Purple Music Switzerland
- Company type: Private
- Industry: Record Label
- Genre: House
- Founded: 1997
- Headquarters: Zurich, Switzerland
- Key people: Jamie Lewis
- Website: www.purplemusic.ch

= Purple Music Switzerland =

Swiss record label

Purple Music Switzerland is a Swiss record label, based in Zürich and owned by DJ, producer and a former record shop owner Cem Berter aka Jamie Lewis. Purple Music is regarded as one of the most influential house music labels of the 00s.

The label was created in 1997 with the intention to fuse Gospel with house music. The label has had a monthly residency party at Kaufleuten club in Zurich since 1997. Jamie Lewis has been nominated twice for the House Music Awards in the UK.

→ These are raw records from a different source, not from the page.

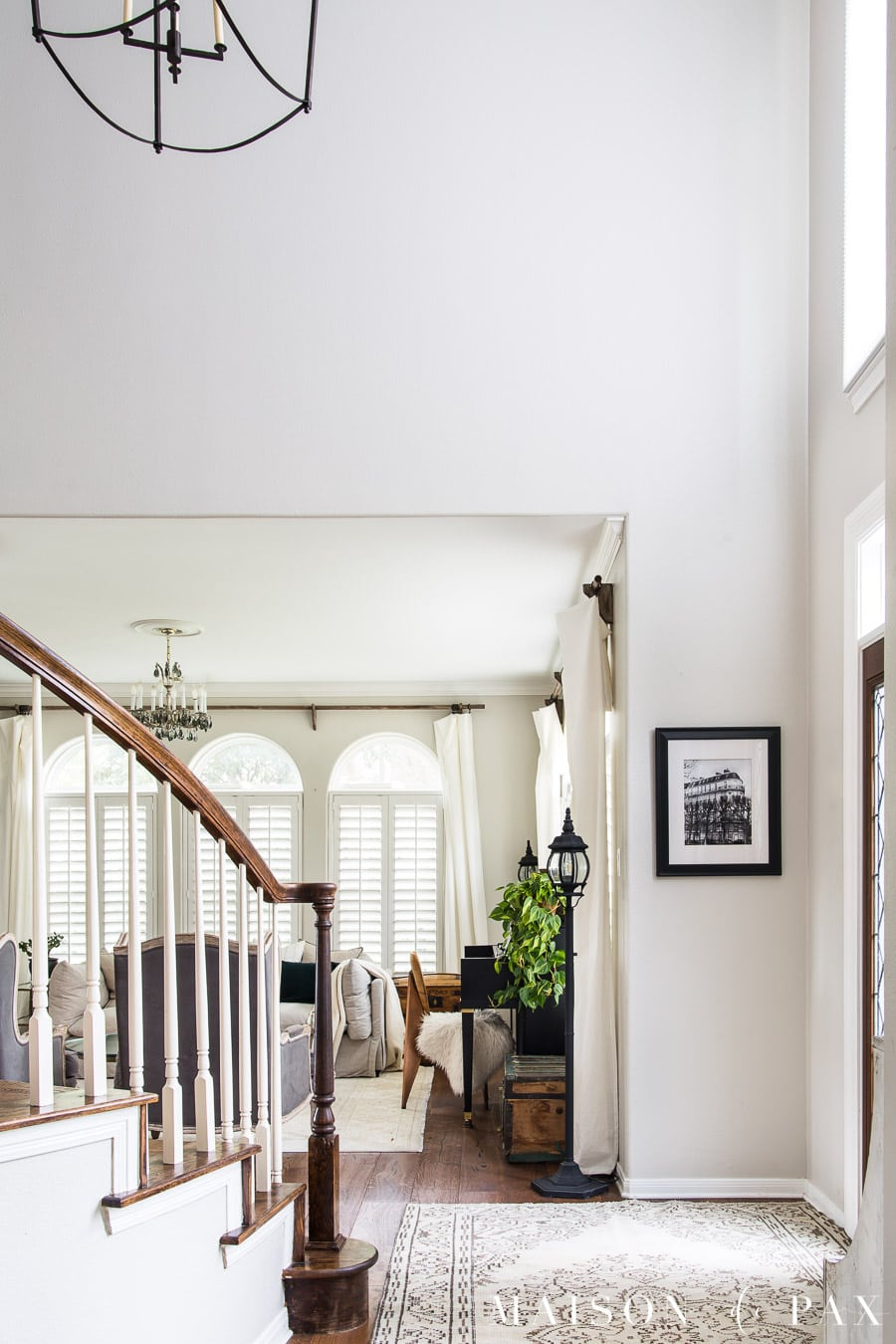 two story entryway and stairwell with large black lantern and vintage rug | Maison de Pax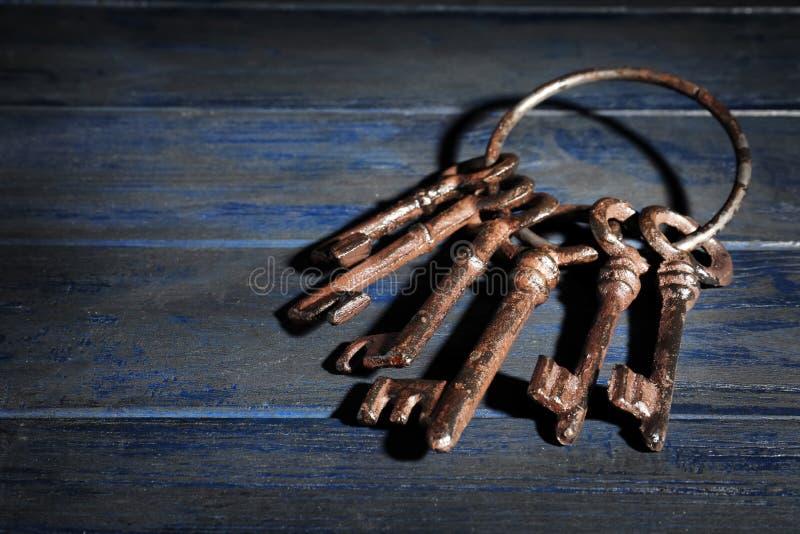 Manojo de viejas llaves del vintage en fondo de madera foto de archivo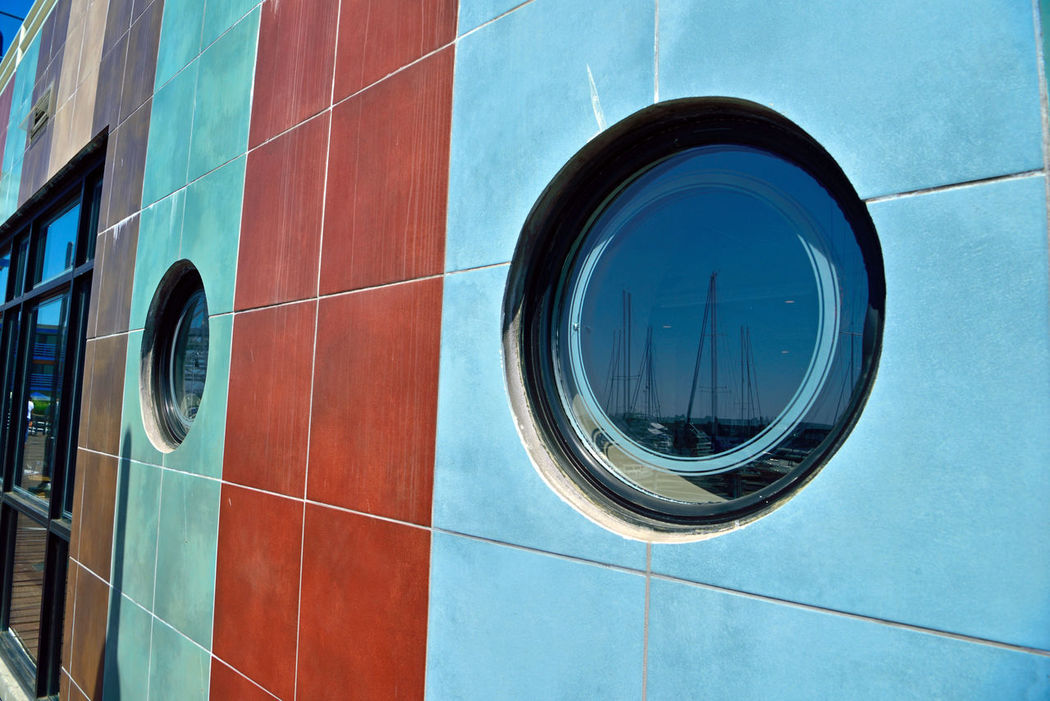 Oculi @ Jack London Square 5 Oakland, Ca. Oculus Round Windows Stone Tiled Facade Reflection Reflections In The Glass Windows Colorful Tiles Circles Squares Sailboat Masts Masts Windows Sky Marina Reflected Glory Glass Architecture Architectural Detail Architectural Feature Architecture_collection Reflection_collection Geometric Shape
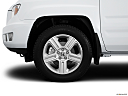 2013 Honda Ridgeline RTL, front drivers side wheel at profile.
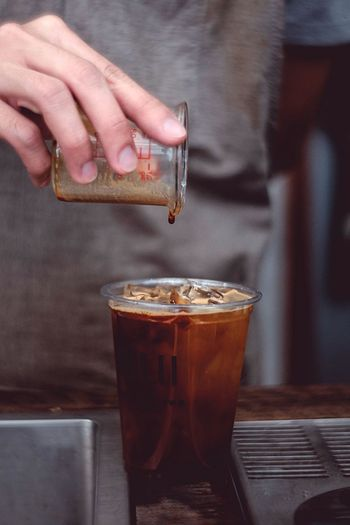 Midsection of person pouring iced coffee in glass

Artists currently signed to the label include Dario D'Attis, Souldynamic, Roberto De Carlo, Kemal, Anthony Romeno and more. Over the past 10 years the label has also featured Kings of Tomorrow, Sandy Rivera, Bob Sinclar and Dimitri From Paris. Most of the releases on Purple Music have a strong vocal presence, with vocalists such as Jocelyn Brown, Michelle Weeks, Lisa Millett, Inaya Day and Michael Watford all having appeared on a number of tracks. In 2000s Purple Music released a series of highly successful remixes of Cerrone, with the most notable being "Hooked On You" and "You Are The One". Affiliated labels include Purple Tracks and Indeependent.